US non-profit urges quick-service restaurants to get antibiotics off menu

Use of antibiotics in food-producing animals is recognised by WHO as contributing to the global antibiotic resistance burden in humans

 
By Mouna Nagaraju
Last Updated: Friday 18 November 2016

A report mentions that out of 25 restaurant chains surveyed in the US, only nine had adopted publically-available policies that phase out the non-therapeutic use of antibiotics in some or all of their poultry and meat supplies
Credit: David Pursehouse/Flickr

US-based non-profit Consumers International has urged quick-service restaurant chains to stop serving poultry and meat produced with antibiotics on the occasion of World Antibiotic Resistance Awareness Week.

The campaign is organised by the World Health Organization (WHO) each year in November to spread awareness on the need to use antibiotics in a responsible manner.

Use of antibiotics in food-producing animals is recognised by WHO as contributing to the global antibiotic resistance burden in humans. Experts across the world are urging countries to adopt stronger policies to curb the use of antibiotics in food-producing animals.
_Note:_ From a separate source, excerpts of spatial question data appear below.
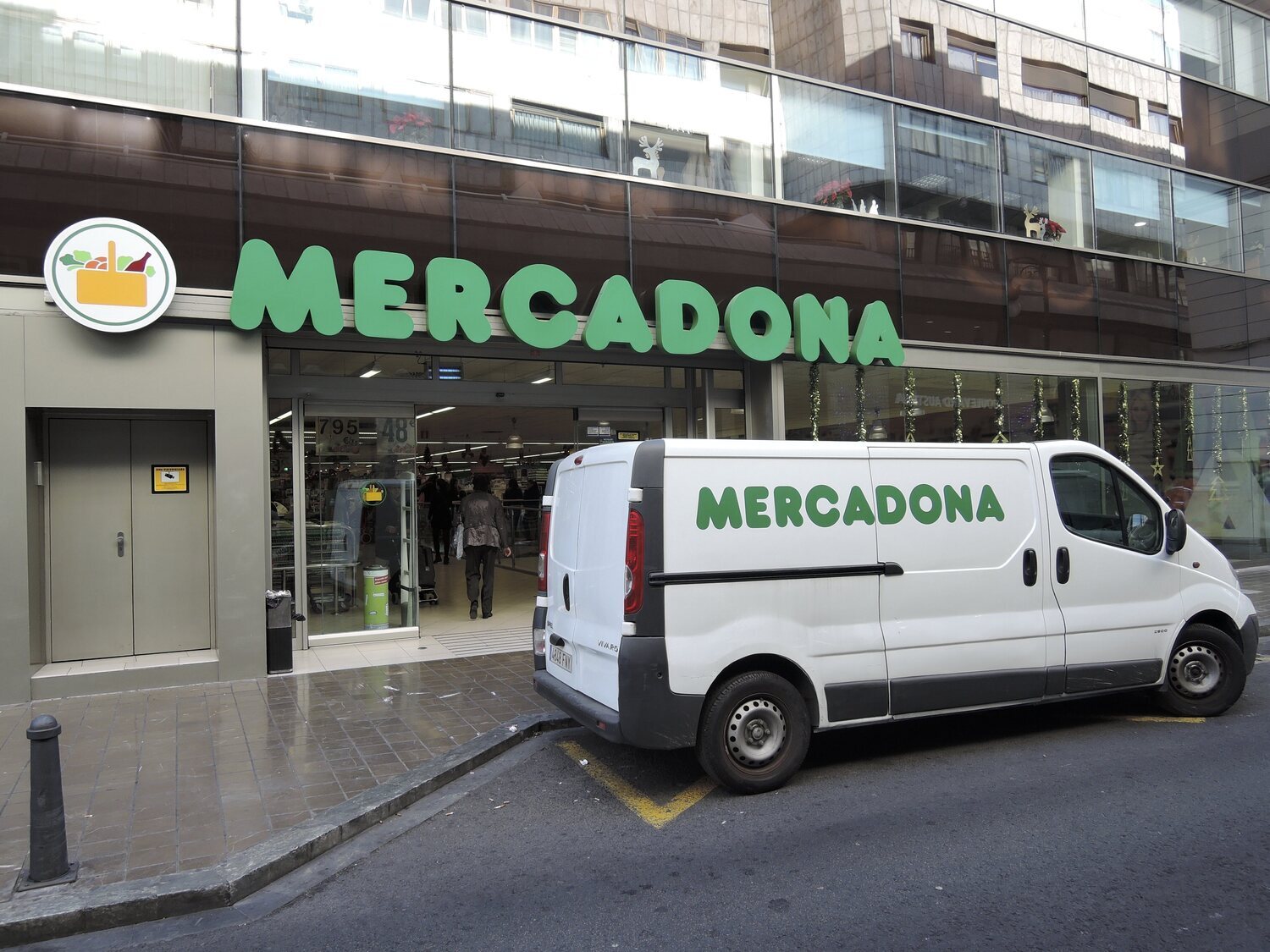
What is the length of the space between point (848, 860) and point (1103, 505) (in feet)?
11.6

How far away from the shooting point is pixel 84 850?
14.9ft

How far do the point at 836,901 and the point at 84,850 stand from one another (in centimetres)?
373

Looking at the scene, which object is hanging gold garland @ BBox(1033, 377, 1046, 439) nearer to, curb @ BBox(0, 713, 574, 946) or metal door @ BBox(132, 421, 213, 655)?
metal door @ BBox(132, 421, 213, 655)

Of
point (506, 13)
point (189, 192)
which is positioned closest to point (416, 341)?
point (189, 192)

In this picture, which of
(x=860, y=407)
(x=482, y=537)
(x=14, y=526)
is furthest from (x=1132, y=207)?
(x=14, y=526)

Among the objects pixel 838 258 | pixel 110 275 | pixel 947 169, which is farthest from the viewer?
pixel 947 169

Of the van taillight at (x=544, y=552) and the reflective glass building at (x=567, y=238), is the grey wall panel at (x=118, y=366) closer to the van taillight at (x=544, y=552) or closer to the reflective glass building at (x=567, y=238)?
the reflective glass building at (x=567, y=238)

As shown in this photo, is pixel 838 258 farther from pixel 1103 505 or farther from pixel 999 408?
pixel 1103 505

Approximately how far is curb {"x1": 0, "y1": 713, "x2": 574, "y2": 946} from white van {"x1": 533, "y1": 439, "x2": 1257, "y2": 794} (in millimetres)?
1393

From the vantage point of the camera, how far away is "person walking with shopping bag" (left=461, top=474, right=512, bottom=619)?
39.3 feet

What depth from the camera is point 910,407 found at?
43.4 ft

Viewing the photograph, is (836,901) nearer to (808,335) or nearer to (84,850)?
(84,850)

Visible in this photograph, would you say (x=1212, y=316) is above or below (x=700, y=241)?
below

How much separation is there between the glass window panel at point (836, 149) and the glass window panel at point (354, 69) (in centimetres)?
482
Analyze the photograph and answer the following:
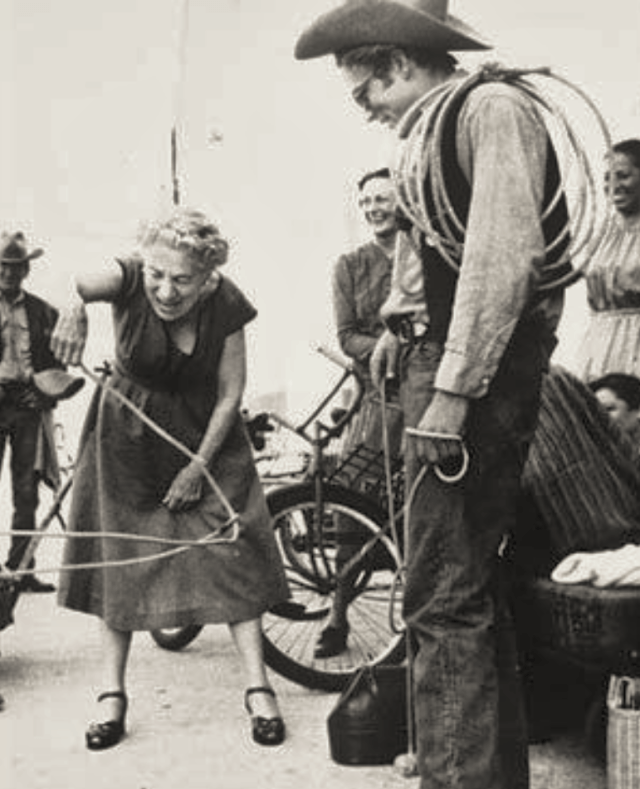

Antibiotics in animals are mostly used for non-therapeutic purposes such as growth promotion and disease prevention.

Consumers International has published a report, Antibiotics Off The Menu, How Global Restaurant Chains Can Help To Tackle Antibiotic Resistance, which highlights that global restaurant chains can push for a reduction in antibiotic use by sourcing meat from animals that have been raised in farms.

The report says that while fast food giants McDonald’s and Subway have policies limited to one or two countries, KFC does not have any such policy in place. The report also urges restaurant chains, which have outlets across the world, to set global time-bound commitments in place.

Another report, Chain Reaction II, was released by US non-profit Natural Resources Defense Council (NRDC) in September this year. It is the second such report after a similar one named Chain Reaction I published in 2015 by the NRDC.

The report mentions that out of 25 restaurant chains surveyed in the US, only nine had adopted publically-available policies that phase out the non-therapeutic use of antibiotics in some or all of their poultry and meat supplies. While most of the policies are related to chicken meat, most restaurant chains do not have similar policies when it comes to turkey, pork or beef.

Although McDonald’s has a Global Vision for Antimicrobial Stewardship in Food Animals since early 2015, the policies are implemented only in the US and Canada. Other restaurant chains in the US do not have similar policies in place.